— start Raw records —
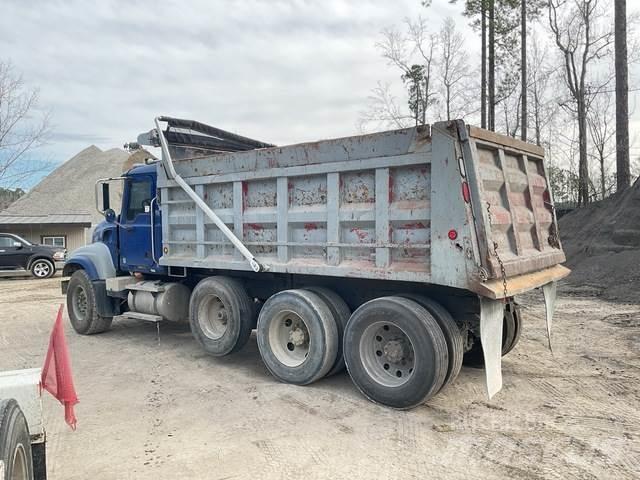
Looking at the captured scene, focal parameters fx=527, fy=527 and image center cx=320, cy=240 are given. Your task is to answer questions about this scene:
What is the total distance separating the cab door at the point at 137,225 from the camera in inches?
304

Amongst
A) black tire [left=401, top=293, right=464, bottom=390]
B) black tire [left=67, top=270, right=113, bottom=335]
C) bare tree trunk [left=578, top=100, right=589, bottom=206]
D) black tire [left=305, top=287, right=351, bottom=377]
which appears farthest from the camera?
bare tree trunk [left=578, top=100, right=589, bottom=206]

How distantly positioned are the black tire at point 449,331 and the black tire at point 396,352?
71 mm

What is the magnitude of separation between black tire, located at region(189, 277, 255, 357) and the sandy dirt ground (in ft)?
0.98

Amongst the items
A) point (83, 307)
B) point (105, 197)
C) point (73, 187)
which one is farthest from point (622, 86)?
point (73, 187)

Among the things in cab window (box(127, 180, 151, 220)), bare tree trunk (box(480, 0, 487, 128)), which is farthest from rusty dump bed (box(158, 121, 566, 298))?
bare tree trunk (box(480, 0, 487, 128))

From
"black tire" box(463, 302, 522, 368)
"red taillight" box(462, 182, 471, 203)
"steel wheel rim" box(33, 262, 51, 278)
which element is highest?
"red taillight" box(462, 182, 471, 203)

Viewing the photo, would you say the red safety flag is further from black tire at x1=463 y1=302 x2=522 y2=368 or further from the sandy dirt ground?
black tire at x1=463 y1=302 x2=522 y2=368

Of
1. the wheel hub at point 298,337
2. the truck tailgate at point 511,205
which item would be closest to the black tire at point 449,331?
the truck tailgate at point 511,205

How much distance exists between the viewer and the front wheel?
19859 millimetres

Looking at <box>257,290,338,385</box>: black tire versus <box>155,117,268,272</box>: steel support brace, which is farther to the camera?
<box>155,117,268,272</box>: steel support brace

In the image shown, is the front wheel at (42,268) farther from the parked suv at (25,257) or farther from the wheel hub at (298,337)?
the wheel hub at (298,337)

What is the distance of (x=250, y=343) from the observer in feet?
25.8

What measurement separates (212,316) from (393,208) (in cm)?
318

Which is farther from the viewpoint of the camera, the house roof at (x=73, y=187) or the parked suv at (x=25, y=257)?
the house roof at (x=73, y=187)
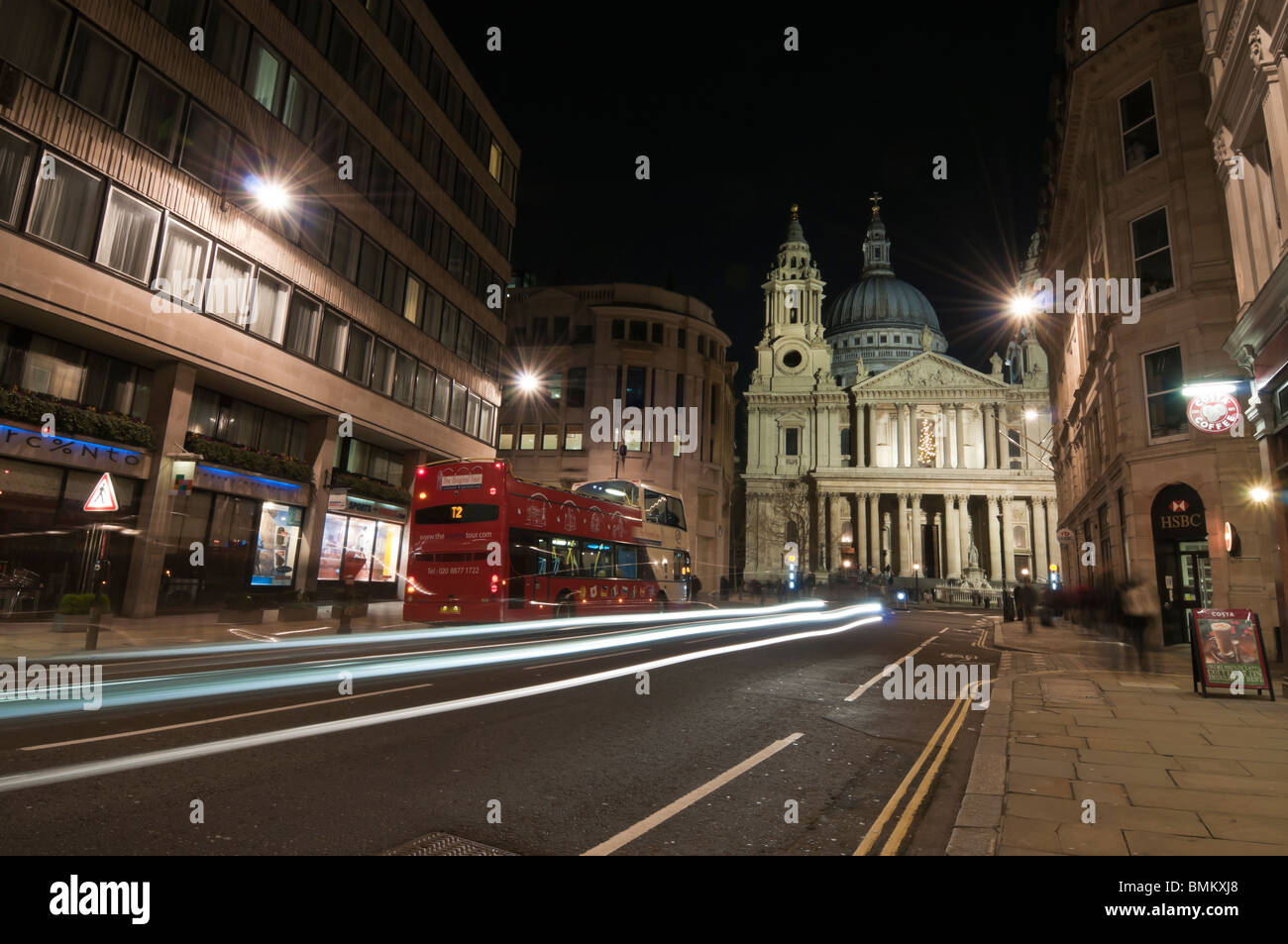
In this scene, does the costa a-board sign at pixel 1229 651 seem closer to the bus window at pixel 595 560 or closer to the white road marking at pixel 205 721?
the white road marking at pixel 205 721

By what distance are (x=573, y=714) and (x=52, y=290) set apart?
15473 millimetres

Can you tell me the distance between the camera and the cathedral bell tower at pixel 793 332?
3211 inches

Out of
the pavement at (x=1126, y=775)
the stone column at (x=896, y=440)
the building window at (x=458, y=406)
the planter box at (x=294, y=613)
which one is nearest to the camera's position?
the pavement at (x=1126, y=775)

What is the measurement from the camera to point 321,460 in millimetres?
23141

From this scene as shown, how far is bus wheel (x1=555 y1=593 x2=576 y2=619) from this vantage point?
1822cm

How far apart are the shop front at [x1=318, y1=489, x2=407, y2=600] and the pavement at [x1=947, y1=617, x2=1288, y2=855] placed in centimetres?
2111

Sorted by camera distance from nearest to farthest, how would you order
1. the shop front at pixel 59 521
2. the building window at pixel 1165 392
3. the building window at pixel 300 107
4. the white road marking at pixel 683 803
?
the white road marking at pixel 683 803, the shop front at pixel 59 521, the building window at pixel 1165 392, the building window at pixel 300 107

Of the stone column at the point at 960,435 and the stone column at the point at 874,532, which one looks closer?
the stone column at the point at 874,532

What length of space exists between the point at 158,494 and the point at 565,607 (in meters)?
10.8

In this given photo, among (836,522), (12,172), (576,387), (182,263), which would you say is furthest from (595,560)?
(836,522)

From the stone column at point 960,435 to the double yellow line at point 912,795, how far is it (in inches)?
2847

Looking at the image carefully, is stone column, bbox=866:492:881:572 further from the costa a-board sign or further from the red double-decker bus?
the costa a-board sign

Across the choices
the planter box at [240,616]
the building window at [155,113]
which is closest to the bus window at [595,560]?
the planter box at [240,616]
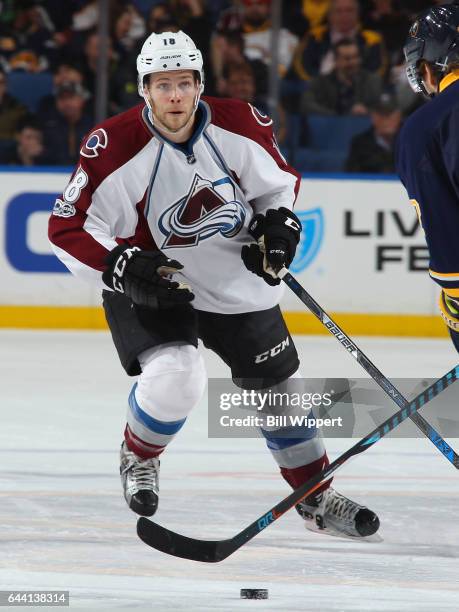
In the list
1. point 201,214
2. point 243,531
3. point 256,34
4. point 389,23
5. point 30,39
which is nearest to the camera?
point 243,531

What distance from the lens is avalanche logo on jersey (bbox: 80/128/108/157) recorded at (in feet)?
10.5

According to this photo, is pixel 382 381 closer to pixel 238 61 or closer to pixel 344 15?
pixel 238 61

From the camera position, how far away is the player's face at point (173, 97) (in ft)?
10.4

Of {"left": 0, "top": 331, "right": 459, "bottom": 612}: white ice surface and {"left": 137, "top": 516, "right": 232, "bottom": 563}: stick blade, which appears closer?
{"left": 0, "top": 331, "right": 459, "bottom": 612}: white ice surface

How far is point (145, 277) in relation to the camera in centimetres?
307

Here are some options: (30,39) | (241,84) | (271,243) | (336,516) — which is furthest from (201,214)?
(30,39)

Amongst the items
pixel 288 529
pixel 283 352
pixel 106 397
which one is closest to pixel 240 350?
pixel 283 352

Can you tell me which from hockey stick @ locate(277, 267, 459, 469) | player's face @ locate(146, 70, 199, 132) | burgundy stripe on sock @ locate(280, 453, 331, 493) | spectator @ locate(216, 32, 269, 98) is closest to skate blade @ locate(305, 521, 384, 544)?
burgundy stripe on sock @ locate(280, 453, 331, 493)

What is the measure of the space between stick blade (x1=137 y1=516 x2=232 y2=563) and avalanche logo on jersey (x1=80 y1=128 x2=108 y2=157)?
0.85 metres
— end Raw records —
> **Exercise prompt**:
Pull every line of text from all the records above, word for word, and leave the pictures out.

> **Output below**:
Looking at the captured scene, focal parameters fx=527, fy=527 and image center cx=320, cy=240 are given. Your task is to answer questions about this scene:
What is the total distance separating the cab door at the point at 137,225 from the camera in inches?
304

Amongst
A) black tire [left=401, top=293, right=464, bottom=390]
B) black tire [left=67, top=270, right=113, bottom=335]
C) bare tree trunk [left=578, top=100, right=589, bottom=206]
D) black tire [left=305, top=287, right=351, bottom=377]
which appears farthest from the camera?
bare tree trunk [left=578, top=100, right=589, bottom=206]

How distantly positioned are the black tire at point 449,331 and the black tire at point 396,352?
71 mm

What is the magnitude of separation between black tire, located at region(189, 277, 255, 357) and the sandy dirt ground (in ft)?
0.98

Amongst the items
A) point (83, 307)
B) point (105, 197)
C) point (73, 187)
which one is farthest from point (622, 86)?
point (73, 187)

Among the things in cab window (box(127, 180, 151, 220)), bare tree trunk (box(480, 0, 487, 128)), which is farthest from rusty dump bed (box(158, 121, 566, 298))?
bare tree trunk (box(480, 0, 487, 128))

From
"black tire" box(463, 302, 522, 368)
"red taillight" box(462, 182, 471, 203)
"steel wheel rim" box(33, 262, 51, 278)
which element is highest?
"red taillight" box(462, 182, 471, 203)

Viewing the photo, would you say the red safety flag is further from black tire at x1=463 y1=302 x2=522 y2=368 or further from the sandy dirt ground?
black tire at x1=463 y1=302 x2=522 y2=368

Of
1. the wheel hub at point 298,337
2. the truck tailgate at point 511,205
which item would be closest to the black tire at point 449,331?
the truck tailgate at point 511,205

How much distance exists between the viewer and the front wheel?
19859 millimetres

Looking at <box>257,290,338,385</box>: black tire versus <box>155,117,268,272</box>: steel support brace, which is farther to the camera?
<box>155,117,268,272</box>: steel support brace

In the image shown, is the front wheel at (42,268) farther from the parked suv at (25,257) or farther from the wheel hub at (298,337)?
the wheel hub at (298,337)

What is the distance of (x=250, y=343) from the observer in feet?
25.8

What measurement separates (212,316) from (393,208) (in cm)?
318

Which is farther from the viewpoint of the camera, the house roof at (x=73, y=187) or the parked suv at (x=25, y=257)?
the house roof at (x=73, y=187)
In this scene, does the costa a-board sign at pixel 1229 651 seem closer to the bus window at pixel 595 560 or closer to the white road marking at pixel 205 721?
the white road marking at pixel 205 721

By what distance are (x=573, y=714) and (x=52, y=290) set apart?
15473 millimetres

Can you tell me the distance between the camera and the cathedral bell tower at pixel 793 332?
3211 inches

Out of
the pavement at (x=1126, y=775)
the stone column at (x=896, y=440)
the building window at (x=458, y=406)
the planter box at (x=294, y=613)
which one is nearest to the camera's position?
the pavement at (x=1126, y=775)

What is the measurement from the camera to point 321,460 in millimetres?
23141

From this scene as shown, how far is bus wheel (x1=555 y1=593 x2=576 y2=619) from this vantage point?
1822cm

How far apart are the shop front at [x1=318, y1=489, x2=407, y2=600] and the pavement at [x1=947, y1=617, x2=1288, y2=855] placed in centimetres?
2111

Sorted by camera distance from nearest to farthest, how would you order
1. the shop front at pixel 59 521
2. the building window at pixel 1165 392
3. the building window at pixel 300 107
4. the white road marking at pixel 683 803
?
the white road marking at pixel 683 803, the shop front at pixel 59 521, the building window at pixel 1165 392, the building window at pixel 300 107

Of the stone column at the point at 960,435 and the stone column at the point at 874,532, which one looks closer?
the stone column at the point at 874,532

What length of space exists between the point at 158,494 and the point at 565,607 (in meters)?
10.8

In this given photo, among (836,522), (12,172), (576,387), (182,263), which would you say is furthest from (595,560)?
(836,522)

From the stone column at point 960,435 to the double yellow line at point 912,795, how far is it (in inches)?
2847

Looking at the image carefully, is stone column, bbox=866:492:881:572 further from the costa a-board sign or further from the red double-decker bus?
the costa a-board sign

Across the choices
the planter box at [240,616]
the building window at [155,113]
which is closest to the bus window at [595,560]?
the planter box at [240,616]
In the list
1. point 201,214
2. point 243,531
3. point 256,34
4. point 389,23
5. point 30,39
which is nearest to the camera?
point 243,531

What distance from the lens is avalanche logo on jersey (bbox: 80/128/108/157) recorded at (in feet)?
10.5

According to this photo, is pixel 382 381 closer to pixel 238 61 or closer to pixel 344 15?
pixel 238 61

From the camera position, how far away is the player's face at point (173, 97) (in ft)?
10.4

Of {"left": 0, "top": 331, "right": 459, "bottom": 612}: white ice surface and {"left": 137, "top": 516, "right": 232, "bottom": 563}: stick blade, which appears closer?
{"left": 0, "top": 331, "right": 459, "bottom": 612}: white ice surface

How far is point (145, 277) in relation to the camera in centimetres?
307

Here are some options: (30,39) | (241,84) | (271,243) | (336,516) — which is furthest from (201,214)?
(30,39)

Amongst the items
pixel 288 529
pixel 283 352
pixel 106 397
which one is closest to pixel 240 350?
pixel 283 352

Can you tell me which from hockey stick @ locate(277, 267, 459, 469) | player's face @ locate(146, 70, 199, 132) | burgundy stripe on sock @ locate(280, 453, 331, 493) | spectator @ locate(216, 32, 269, 98) is closest to skate blade @ locate(305, 521, 384, 544)?
burgundy stripe on sock @ locate(280, 453, 331, 493)

What is the measure of the space between stick blade (x1=137 y1=516 x2=232 y2=563) and avalanche logo on jersey (x1=80 y1=128 x2=108 y2=157)?
0.85 metres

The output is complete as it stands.